Tutte queste iniziative si moltiplicano esponenzialmente proprio nel momento in cui un altro hashtag raggiunge il picco della popolarità: chi non è incappato nel goliardico #Escileminne, o anche #Escile? Invito prontamente accolto da una modella semi-sconosciuta, e divenuto rapidamente meme e impareggiabile tentazione, in contesti a volte distanti da risate e leggerezza.
Le “buone intenzioni” applicate alla comunicazione sociale devono quindi essere inquadrate molto seriamente, a partire da un dato di fatto: non sono un criterio d’analisi dei testi. Né una riprova della loro qualità e coerenza in rapporto agli obiettivi del messaggio. I cortocircuiti nelle strategie comunicative rivolte al sociale, e in particolare di quelle rivolte alla tutela della salute, hanno infatti una lunga tradizione di doppi sensi: ricorrenti stili di rappresentazione, ricorrenti claim.
“Fuor di polemica”, emergono almeno due ordini di problemi. Il primo riguarda l’uso, e l’abuso, di codici commerciali per testi ad obiettivo sociale. In una campagna sociale la posta in gioco è un cambiamento di comportamenti e credenze rilevanti per il singolo e per la collettività. È sottintesa una gerarchia di competenze fra chi emette il messaggio e chi lo riceve. Vale a dire che è in causa l’autorevolezza dell’istituto che valida la campagna, la sua “credibile coerenza” a un assetto di valori più ampio della specifica mission del messaggio. È un tema particolarmente importante in un momento di diffusa fragilità di consenso, e di riconoscimento, delle “fonti autorevoli”.
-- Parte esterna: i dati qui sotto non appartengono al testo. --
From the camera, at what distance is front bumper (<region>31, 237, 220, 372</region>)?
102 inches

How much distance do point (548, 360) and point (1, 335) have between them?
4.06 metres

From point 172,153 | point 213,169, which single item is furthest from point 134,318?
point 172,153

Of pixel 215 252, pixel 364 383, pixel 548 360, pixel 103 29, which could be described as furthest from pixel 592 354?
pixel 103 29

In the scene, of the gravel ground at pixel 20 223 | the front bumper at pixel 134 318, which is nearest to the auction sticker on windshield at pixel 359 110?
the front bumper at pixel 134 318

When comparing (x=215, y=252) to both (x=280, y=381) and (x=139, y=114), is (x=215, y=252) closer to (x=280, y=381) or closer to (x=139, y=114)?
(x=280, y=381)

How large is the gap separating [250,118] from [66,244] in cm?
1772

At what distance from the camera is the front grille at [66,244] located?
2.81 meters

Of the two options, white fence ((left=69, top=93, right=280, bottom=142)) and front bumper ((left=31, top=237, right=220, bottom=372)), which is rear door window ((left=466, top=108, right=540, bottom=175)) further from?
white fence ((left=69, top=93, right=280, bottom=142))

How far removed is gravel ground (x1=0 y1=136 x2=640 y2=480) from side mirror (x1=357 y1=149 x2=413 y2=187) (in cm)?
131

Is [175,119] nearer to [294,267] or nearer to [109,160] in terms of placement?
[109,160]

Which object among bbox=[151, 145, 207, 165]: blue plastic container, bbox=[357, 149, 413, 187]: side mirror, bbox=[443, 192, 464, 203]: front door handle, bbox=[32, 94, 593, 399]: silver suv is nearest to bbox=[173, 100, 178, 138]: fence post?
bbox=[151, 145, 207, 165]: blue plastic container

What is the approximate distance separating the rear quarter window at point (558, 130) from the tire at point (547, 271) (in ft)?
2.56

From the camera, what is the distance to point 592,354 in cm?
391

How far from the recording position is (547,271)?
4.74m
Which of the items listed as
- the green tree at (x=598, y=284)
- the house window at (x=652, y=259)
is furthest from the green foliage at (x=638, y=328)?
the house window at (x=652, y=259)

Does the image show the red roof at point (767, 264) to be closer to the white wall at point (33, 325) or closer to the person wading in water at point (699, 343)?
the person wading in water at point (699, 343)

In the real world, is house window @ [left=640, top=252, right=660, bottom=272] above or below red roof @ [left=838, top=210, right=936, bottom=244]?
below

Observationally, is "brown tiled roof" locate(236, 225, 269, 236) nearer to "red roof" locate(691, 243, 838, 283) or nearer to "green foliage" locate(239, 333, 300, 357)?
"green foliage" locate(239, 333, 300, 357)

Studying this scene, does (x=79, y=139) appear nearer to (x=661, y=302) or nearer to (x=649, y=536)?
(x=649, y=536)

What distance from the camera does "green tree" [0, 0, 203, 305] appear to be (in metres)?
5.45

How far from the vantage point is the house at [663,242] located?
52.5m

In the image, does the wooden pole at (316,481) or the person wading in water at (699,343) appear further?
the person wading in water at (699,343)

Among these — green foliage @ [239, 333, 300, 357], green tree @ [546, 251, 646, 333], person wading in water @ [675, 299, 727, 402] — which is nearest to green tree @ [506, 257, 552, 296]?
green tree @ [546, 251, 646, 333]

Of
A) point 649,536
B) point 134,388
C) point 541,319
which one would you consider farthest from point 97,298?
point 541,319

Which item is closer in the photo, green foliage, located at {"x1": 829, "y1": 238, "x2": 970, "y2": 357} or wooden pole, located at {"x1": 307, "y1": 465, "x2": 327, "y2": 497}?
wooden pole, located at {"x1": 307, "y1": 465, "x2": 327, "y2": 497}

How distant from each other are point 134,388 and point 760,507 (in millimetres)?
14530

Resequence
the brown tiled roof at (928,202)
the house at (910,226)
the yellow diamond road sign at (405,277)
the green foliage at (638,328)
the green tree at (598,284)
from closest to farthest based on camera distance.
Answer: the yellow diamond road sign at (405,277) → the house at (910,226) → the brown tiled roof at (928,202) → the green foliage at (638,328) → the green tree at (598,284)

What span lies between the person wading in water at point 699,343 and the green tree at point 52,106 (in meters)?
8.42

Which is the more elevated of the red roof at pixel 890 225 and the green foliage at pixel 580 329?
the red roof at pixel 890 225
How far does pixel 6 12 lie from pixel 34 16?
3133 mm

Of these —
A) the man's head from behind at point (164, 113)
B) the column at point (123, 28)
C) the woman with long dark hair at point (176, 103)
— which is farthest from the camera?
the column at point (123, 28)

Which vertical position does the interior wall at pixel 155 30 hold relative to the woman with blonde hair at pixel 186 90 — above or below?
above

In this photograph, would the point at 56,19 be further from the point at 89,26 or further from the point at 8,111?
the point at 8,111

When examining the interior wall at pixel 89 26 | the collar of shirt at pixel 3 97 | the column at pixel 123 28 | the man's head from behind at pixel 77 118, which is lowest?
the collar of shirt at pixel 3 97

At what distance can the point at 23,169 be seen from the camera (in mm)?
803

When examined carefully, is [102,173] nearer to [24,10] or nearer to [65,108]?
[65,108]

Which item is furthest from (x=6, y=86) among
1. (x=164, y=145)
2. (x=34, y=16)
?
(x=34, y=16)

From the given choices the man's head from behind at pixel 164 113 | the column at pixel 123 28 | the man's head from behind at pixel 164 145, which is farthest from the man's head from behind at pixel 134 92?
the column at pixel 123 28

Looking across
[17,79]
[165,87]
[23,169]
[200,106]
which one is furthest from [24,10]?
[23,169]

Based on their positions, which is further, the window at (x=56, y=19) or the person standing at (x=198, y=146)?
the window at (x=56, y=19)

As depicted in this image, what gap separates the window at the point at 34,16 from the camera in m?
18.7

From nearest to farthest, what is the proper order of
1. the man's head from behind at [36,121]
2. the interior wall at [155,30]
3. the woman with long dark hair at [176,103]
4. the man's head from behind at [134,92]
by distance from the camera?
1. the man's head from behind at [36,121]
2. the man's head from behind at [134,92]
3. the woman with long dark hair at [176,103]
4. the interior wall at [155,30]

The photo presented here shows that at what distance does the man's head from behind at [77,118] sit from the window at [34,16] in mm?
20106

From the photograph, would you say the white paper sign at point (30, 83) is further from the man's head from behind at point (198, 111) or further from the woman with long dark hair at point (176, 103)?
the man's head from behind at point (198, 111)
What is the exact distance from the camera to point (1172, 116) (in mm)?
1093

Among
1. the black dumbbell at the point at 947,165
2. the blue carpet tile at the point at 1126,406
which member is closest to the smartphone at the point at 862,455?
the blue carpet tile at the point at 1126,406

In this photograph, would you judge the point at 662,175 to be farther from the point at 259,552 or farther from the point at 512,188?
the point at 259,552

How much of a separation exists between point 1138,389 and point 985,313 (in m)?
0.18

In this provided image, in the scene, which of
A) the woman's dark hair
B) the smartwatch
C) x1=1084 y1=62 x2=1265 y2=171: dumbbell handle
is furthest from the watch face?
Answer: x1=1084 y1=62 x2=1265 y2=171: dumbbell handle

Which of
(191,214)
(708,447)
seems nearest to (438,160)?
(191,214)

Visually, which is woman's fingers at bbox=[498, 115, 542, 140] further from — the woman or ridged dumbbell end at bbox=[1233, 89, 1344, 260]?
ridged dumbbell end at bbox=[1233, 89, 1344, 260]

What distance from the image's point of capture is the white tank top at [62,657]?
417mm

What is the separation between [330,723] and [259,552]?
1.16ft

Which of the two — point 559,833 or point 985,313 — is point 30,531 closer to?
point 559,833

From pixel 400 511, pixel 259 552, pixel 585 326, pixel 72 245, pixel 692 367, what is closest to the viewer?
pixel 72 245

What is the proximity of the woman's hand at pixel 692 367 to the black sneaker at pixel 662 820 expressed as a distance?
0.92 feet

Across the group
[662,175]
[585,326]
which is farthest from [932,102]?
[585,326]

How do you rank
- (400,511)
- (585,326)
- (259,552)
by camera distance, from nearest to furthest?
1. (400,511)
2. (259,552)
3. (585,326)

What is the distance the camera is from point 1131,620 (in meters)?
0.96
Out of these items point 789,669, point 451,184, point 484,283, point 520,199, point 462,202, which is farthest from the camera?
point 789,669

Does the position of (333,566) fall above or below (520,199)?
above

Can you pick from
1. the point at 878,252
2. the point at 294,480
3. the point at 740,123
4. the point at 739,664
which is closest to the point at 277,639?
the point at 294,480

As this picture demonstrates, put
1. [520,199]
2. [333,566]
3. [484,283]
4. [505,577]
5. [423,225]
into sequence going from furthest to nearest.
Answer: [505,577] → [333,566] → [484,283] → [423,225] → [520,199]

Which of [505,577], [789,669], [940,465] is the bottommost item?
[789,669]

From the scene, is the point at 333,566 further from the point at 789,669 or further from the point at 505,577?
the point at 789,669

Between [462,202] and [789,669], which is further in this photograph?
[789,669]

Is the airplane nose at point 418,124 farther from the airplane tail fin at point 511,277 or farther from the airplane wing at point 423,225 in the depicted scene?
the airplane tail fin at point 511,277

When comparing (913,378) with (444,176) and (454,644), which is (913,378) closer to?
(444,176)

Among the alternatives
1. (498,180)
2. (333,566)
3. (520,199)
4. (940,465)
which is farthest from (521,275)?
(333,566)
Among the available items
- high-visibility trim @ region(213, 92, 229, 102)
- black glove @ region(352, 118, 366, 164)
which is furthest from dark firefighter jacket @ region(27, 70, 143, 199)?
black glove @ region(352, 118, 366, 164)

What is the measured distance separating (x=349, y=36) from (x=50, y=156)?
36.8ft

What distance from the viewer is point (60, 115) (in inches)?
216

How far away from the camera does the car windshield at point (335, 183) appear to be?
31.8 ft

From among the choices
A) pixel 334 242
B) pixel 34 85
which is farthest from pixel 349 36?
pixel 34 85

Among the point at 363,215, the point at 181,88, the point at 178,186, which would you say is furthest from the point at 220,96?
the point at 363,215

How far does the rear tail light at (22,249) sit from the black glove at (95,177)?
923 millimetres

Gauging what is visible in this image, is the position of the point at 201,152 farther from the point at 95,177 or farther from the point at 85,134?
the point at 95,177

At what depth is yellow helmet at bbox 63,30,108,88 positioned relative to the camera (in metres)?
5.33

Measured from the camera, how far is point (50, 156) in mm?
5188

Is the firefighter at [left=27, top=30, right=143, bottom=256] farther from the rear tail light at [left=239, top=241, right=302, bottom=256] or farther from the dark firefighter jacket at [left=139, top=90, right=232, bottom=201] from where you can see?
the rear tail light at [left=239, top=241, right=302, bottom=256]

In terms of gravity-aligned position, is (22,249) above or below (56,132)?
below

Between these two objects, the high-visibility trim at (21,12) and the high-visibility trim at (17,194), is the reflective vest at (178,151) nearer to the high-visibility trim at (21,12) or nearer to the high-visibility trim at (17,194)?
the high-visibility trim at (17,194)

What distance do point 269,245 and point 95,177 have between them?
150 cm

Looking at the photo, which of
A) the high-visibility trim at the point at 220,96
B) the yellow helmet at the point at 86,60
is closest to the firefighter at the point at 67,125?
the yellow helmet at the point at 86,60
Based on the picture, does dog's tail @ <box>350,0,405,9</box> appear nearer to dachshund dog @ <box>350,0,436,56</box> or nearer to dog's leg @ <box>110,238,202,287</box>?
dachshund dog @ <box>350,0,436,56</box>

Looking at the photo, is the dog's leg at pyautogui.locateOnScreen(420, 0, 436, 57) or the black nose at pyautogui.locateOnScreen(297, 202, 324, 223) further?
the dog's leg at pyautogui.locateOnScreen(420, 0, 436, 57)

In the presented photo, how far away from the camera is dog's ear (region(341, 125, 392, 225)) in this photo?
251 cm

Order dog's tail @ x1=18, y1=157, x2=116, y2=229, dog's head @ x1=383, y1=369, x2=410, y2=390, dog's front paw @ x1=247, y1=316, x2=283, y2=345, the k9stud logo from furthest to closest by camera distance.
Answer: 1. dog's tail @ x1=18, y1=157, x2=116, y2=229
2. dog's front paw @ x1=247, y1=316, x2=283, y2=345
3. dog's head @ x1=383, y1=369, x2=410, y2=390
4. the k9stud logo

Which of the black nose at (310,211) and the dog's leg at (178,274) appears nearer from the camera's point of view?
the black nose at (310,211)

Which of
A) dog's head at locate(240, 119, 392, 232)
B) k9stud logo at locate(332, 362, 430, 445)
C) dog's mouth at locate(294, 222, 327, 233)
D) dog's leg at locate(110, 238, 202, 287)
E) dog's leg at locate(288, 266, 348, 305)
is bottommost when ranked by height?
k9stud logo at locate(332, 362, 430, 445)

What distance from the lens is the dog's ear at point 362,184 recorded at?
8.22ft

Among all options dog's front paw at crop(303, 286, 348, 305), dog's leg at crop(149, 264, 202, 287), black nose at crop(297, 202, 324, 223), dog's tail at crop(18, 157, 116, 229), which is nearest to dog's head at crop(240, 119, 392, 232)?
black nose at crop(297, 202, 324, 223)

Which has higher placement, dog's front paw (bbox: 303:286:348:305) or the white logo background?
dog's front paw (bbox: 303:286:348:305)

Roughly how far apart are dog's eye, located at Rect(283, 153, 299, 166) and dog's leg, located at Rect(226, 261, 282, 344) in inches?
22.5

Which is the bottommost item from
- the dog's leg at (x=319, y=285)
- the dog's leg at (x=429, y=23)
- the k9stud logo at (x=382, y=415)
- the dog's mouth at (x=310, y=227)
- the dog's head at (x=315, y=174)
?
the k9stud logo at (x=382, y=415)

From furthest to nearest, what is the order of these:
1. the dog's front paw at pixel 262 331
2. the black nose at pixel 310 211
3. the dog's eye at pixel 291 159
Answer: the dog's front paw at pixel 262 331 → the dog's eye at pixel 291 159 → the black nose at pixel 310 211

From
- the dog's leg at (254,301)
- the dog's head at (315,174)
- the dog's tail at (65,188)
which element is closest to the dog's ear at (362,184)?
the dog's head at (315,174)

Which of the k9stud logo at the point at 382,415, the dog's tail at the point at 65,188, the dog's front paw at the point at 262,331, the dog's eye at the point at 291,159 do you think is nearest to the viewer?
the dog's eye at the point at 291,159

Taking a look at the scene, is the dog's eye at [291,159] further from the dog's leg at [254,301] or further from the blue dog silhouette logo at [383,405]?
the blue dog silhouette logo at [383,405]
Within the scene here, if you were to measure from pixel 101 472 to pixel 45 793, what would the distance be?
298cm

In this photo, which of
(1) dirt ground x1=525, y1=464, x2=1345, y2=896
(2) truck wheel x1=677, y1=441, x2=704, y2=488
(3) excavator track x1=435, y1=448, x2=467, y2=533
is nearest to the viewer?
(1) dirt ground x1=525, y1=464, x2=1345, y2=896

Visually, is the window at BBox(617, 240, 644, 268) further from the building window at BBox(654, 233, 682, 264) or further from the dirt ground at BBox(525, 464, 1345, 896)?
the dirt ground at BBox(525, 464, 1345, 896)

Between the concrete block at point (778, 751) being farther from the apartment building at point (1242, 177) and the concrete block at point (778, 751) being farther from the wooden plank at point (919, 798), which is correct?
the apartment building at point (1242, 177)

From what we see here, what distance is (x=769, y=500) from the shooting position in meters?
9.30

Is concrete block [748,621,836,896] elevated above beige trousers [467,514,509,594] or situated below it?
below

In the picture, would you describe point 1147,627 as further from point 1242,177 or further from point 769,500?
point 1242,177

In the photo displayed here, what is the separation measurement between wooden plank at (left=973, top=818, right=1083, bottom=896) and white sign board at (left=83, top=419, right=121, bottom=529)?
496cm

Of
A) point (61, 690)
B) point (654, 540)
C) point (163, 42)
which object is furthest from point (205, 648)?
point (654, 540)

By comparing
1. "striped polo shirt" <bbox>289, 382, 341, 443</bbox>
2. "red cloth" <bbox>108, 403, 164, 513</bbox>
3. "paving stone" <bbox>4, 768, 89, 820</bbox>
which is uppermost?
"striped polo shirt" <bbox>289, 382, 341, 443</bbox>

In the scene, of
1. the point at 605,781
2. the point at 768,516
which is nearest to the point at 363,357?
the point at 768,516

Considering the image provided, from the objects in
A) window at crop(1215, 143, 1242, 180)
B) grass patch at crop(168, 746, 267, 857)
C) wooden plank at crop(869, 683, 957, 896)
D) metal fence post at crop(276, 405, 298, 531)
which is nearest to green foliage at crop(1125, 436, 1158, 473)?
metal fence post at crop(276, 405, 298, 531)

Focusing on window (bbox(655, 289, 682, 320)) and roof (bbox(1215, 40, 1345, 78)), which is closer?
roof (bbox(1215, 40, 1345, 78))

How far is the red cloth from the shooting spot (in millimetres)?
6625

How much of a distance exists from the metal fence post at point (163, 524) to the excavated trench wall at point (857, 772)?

Questo investe frontalmente anche il problema della strumentalizzazione del corpo femminile. Così come – attenzione – anche di quello maschile, sebbene con stili non identici. Il secondo problema è invece di ordine generale. Riguarda la clamorosa banalizzazione delle strategie comunicative, e una loro diffusa sottovalutazione. Questioni di cui, fra l’altro, non dovrebbe certo rispondere il testimonial della campagna. A questo proposito è stato illuminante il comunicato stampa divulgato dal presidente della Lilt, nei giorni della contestata campagna nazionale:
“(…) Peraltro, non si ritiene di essere stati neanche tanto originali, dal momento che nel web tante sono le immagini di campagne simili a questa. (…) Nessun intento offensivo era, ovviamente, nelle intenzioni.
E ancora:
“Fintanto che tale polemica porta in primo piano esclusivamente il messaggio della campagna “Fai prevenzione, proteggilo anche tu” – e che tutte le donne, soprattutto le più giovani, vengono così informate sull’importanza della prevenzione – allora ben venga! Infatti, oggi tutti parlano della campagna Nastro Rosa, ma sia alla presentazione della XXIII edizione della campagna, che in riferimento ai comunicati stampa diramati dalla Lilt, al riguardo i media non hanno ritenuto di dar “voce” alcuna”.
Un notevole autogol, che elimina ogni dubbio su una trasversale incultura della comunicazione, rilanciando il principio dilettantistico del “purché se ne parli”.